Retaliation is rarely a good response – but some are less serious than others – and the basic facts demonstrate that any retaliation will not pose an existential threat to the West. What are these facts?
1. The Iranian population is a quarter that of the US;
2. The Iranian economy is 2% as large as that of the US;
3. The US and its allies spend 50 times the amount Iran spends on its armed forces;
4. The US can produce state-of-the-art weapons while the Iranians cannot;
5. The Iranians
do have long range missiles, but cannot use them without incurring devastating retaliation;
6. The Iranians have no allies to make up for facts 1-5;
7. We all know facts 1-6, as do the Iranians. So why does Iran persist? Obsessive mutual hatred. US and Iran's destructive relationship reminds me of Hobbes' observation that men are driven by 'a perpetual and restless desire of power after power, that ceaseth only in death'. In all likelihood, it won't be America's death.

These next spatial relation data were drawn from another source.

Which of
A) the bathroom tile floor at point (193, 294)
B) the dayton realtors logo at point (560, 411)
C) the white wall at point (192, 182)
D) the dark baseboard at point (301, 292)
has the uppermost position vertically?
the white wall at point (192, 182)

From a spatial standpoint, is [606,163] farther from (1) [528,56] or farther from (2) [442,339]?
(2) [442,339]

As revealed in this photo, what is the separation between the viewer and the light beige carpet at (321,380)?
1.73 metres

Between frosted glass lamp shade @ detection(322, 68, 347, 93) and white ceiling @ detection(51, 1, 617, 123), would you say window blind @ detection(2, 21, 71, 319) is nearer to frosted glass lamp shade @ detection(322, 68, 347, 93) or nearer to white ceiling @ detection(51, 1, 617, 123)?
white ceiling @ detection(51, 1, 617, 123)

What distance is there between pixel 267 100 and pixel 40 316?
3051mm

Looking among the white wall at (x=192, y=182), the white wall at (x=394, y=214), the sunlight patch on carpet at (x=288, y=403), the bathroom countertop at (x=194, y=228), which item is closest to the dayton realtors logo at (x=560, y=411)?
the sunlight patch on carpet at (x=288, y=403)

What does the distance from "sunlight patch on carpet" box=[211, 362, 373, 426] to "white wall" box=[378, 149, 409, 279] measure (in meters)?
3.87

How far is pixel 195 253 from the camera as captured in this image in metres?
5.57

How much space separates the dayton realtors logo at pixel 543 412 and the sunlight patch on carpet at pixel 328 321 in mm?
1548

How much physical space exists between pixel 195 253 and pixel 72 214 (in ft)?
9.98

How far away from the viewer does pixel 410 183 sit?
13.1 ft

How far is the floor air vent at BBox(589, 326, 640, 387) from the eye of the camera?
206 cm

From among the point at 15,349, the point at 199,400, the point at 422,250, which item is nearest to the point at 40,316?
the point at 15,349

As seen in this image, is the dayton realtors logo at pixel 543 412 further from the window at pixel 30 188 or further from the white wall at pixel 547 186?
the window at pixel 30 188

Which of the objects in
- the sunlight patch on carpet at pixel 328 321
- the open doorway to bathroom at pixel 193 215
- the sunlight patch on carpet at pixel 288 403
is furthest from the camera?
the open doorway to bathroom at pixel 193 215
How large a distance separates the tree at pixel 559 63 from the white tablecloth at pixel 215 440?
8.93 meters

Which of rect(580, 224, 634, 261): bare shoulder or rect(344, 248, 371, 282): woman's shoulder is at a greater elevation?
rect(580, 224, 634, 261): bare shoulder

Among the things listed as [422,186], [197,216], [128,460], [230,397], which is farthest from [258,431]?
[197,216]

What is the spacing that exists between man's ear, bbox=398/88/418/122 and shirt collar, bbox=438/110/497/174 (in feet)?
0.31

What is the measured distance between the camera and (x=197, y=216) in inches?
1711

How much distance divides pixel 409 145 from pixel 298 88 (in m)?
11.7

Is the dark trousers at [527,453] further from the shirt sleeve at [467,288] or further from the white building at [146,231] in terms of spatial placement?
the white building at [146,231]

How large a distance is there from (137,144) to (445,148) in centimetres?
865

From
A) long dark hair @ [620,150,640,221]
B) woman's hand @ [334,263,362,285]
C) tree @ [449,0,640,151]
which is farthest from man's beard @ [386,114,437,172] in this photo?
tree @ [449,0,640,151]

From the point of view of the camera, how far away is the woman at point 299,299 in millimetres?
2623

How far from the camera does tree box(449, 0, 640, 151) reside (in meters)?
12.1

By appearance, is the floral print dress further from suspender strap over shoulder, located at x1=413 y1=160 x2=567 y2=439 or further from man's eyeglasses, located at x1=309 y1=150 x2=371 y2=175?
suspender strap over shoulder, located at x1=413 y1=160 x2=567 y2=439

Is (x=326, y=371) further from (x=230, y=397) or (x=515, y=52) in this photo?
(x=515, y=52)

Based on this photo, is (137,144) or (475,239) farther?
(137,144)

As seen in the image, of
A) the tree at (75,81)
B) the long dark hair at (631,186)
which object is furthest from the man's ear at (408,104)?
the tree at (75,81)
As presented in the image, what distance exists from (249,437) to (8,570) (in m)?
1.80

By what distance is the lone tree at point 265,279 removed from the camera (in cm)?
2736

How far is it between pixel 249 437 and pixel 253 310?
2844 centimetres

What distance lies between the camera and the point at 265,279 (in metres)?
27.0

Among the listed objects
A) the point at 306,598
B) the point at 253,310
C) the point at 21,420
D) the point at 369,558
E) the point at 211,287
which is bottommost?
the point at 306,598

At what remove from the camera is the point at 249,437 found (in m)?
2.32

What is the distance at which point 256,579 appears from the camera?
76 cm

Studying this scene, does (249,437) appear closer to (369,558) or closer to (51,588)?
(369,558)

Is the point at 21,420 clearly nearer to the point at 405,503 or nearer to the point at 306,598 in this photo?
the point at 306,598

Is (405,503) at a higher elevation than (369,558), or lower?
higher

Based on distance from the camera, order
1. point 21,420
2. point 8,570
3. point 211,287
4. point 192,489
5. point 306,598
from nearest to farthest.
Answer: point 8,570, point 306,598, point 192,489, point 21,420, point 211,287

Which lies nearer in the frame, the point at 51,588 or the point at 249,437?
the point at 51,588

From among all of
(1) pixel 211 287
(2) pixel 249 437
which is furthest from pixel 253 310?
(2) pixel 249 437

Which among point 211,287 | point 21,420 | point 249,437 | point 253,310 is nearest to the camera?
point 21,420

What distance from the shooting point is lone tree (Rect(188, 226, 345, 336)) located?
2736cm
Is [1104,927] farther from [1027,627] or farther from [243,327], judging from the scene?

Blood, blood, glorious blood
On the dubious rationale that watching some good, old-fashioned, fictional horror is an antidote to real-life horror, the BBC's
Dracula seemed just the ticket. Furthermore, I had discovered recently via findings published in the
Irish Journal of Medical Science that victims of vampire attacks in 19th-century novels displayed a wide range of symptoms that strongly resemble the physical symptoms of acute leukaemia, a cancer from which I almost died in 2014, then again in a 2015 relapse, so I was intrigued. At last, this blasted disease had some glamour like consumption (tuberculosis), the 'romantic disease' portrayed in literature, music, painting and in Puccini's
La Boheme and Verdi's
La Traviata.
In the 19th century, leukaemia had not yet been identified as a disease which is perhaps why its array of symptoms inspired novelists to assign a supernatural explanation in the form of vampire attacks. The researchers concluded that real-life acute leukaemia patients, for whom the disease very quickly and aggressively progresses, 'very likely were the inspiration for the symptoms of victims in the Gothic vampire literature'.

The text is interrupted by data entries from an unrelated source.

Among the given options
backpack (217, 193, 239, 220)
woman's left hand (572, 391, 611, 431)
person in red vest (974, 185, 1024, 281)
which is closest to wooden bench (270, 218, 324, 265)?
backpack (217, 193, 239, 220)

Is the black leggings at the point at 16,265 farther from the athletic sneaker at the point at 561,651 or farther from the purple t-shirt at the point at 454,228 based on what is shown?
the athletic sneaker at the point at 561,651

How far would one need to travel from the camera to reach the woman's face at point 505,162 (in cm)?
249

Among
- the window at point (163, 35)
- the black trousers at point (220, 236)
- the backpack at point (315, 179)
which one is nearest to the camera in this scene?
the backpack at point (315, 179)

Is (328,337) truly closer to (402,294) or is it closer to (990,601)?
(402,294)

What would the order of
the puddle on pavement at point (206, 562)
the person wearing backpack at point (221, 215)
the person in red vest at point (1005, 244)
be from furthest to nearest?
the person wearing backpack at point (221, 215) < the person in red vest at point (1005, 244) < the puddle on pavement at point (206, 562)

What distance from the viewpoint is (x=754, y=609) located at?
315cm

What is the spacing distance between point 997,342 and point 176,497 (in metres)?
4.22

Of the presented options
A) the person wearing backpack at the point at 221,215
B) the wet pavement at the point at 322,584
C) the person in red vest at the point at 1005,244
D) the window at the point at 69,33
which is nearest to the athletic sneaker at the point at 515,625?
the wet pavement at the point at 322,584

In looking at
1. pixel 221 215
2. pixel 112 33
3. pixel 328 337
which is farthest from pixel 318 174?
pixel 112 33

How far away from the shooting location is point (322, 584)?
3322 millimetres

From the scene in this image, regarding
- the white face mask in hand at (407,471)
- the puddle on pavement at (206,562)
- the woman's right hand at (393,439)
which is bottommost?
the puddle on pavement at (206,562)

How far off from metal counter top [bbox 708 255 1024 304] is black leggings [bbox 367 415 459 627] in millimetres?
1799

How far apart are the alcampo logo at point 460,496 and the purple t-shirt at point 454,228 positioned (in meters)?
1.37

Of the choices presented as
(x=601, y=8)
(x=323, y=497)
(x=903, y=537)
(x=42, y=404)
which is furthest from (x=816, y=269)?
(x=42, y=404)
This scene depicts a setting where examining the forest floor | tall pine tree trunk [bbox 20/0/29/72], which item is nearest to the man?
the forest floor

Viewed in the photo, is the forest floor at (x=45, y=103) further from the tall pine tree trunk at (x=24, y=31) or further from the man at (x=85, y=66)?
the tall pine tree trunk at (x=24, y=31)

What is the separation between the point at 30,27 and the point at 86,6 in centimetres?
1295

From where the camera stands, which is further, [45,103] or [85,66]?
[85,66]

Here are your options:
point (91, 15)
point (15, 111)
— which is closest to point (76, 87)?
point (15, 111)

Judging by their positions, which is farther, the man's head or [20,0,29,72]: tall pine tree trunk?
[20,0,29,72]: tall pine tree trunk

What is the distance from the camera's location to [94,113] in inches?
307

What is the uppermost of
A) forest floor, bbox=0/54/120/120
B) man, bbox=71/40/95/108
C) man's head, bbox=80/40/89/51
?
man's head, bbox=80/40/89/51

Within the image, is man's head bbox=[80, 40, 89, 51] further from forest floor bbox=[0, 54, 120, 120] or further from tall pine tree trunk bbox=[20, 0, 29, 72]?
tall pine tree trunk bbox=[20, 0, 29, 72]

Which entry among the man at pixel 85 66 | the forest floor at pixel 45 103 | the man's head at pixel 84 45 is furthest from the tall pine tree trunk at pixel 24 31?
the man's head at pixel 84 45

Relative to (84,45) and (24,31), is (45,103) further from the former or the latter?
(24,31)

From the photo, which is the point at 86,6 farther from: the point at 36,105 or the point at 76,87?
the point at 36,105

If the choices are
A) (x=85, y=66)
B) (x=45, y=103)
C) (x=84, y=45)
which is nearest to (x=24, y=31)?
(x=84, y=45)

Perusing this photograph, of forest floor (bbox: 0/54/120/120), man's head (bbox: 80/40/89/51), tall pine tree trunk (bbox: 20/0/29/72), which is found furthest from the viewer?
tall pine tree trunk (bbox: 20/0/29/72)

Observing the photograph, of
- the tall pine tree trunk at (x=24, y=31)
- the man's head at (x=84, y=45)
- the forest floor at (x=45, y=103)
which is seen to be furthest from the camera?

I should have guessed the impact this excellent BBC production would have. Instead of romanticing the disease, I had a series of mini panic attacks and threw up. It was too close. Zoe Van Helsing, played brilliantly by Dolly Well, had leukaemia, that's for sure.
There's a wonderful psychiatrist in the Beatson called Chris, my 'needle shrink', who has helped cure my blood phobia over the years. There was a time when a simple blood test was enough to bring on a faint, never mind transfusions and the rest of it. I think I need to give him a call. The BBC will be blamed for the return of my bloody phobia.